Segment Start: Page excerpt

Of Course I Believe in Ghosts

Ghost IMA

 

I write about ghosts, so people often ask me if I believe in them.

Of course I believe in ghosts. My real life experience with them is limited, I think, because I want it to be. Even though the one compelling experience I’ve had was pleasant and benign—a smiling, elderly man in a rumpled brown suit who nodded to me in an old house located on the campus of a historic boarding school—I don’t spend much time looking for ghosts. They are too unpredictable.

I believe in ghosts because I think that the spark of life, or soul, inside each of us is too strong to truly die. I have no proof of this, but I figure that there’s no problem with believing it because there are no repercussions in disbelieving it. (It’s a little like Pascal’s Wager, though the stakes aren’t anywhere near as high.) So often ghosts are equated with evil, though I imagine that ghosts are little different from the people that they were in life: If their hearts were dark and their motivations impure when they lived, they’ll be no different after death. But how much worse might they be, unhampered by the filters we put on our human selves for community’s sake?

Segment End: Page excerpt

# About this task
In the essay on believing in ghosts, what reason does the writer give for believing in them, and why does the writer spend little time looking for them?

Segment Start: Data under study

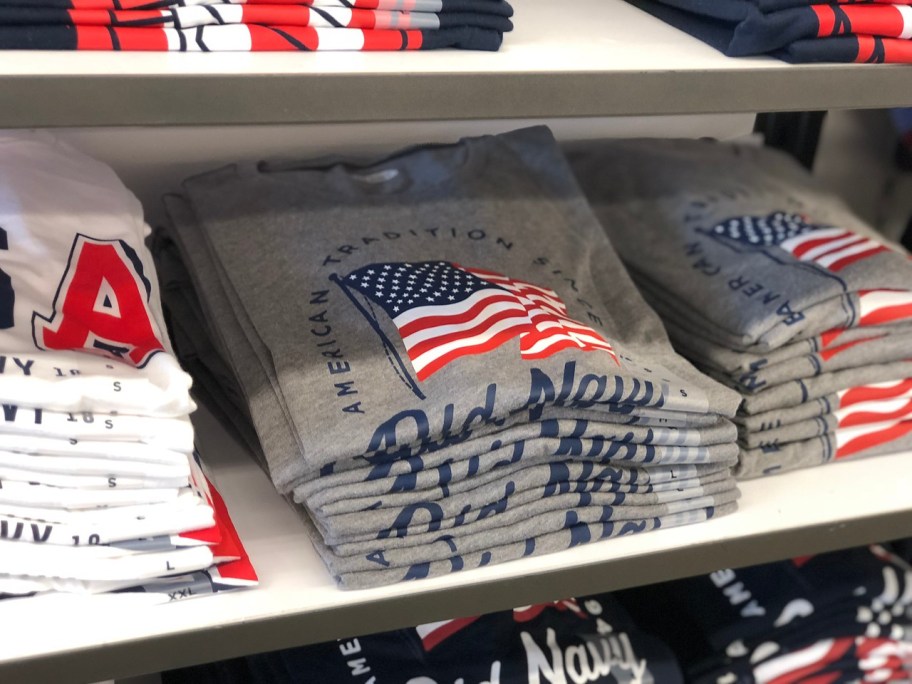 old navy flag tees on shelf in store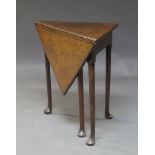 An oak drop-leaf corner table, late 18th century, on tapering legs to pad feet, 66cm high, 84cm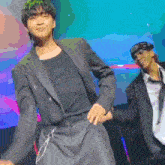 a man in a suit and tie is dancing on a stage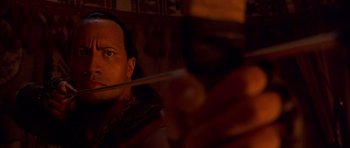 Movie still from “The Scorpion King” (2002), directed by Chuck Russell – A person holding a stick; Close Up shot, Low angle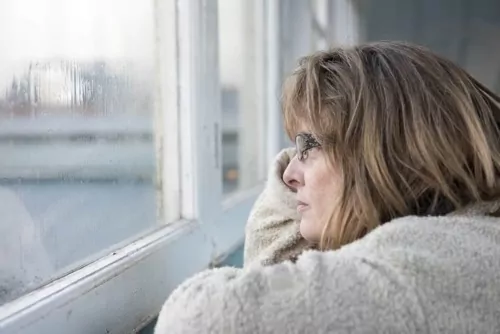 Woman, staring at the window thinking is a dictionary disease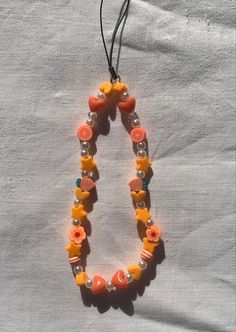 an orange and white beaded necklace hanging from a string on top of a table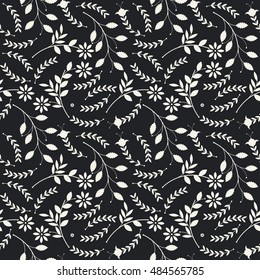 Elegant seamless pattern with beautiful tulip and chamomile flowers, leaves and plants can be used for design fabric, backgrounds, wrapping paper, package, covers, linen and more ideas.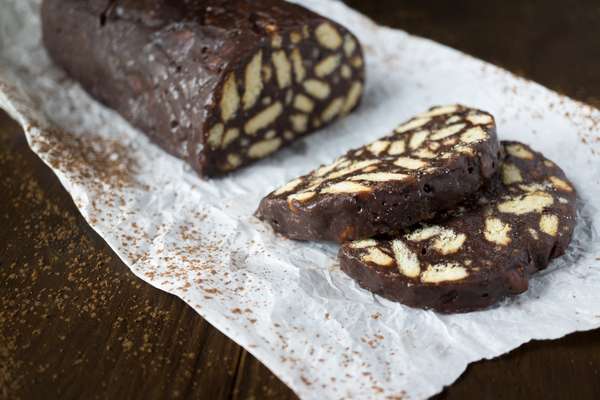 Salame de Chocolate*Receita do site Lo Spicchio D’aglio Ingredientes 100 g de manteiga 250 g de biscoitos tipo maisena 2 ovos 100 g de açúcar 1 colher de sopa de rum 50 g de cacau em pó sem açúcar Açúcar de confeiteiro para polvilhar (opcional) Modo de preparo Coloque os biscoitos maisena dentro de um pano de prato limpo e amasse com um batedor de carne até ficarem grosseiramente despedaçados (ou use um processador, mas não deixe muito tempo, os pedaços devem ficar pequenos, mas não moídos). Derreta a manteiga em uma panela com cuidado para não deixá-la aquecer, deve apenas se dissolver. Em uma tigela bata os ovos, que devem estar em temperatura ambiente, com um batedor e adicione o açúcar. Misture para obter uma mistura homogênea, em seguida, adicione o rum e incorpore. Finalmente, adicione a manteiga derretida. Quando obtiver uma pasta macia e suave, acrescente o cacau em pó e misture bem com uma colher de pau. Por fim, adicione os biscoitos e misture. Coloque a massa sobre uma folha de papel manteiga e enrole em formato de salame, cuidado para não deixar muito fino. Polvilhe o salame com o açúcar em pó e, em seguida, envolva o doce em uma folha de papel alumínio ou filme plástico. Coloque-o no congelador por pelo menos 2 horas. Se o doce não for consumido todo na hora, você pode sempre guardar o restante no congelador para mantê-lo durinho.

Segment End: Data under study

# The completed task
The writer believes in ghosts because the spark of life, or soul, inside each person seems too strong to truly die. The writer spends little time looking for ghosts because they are too unpredictable.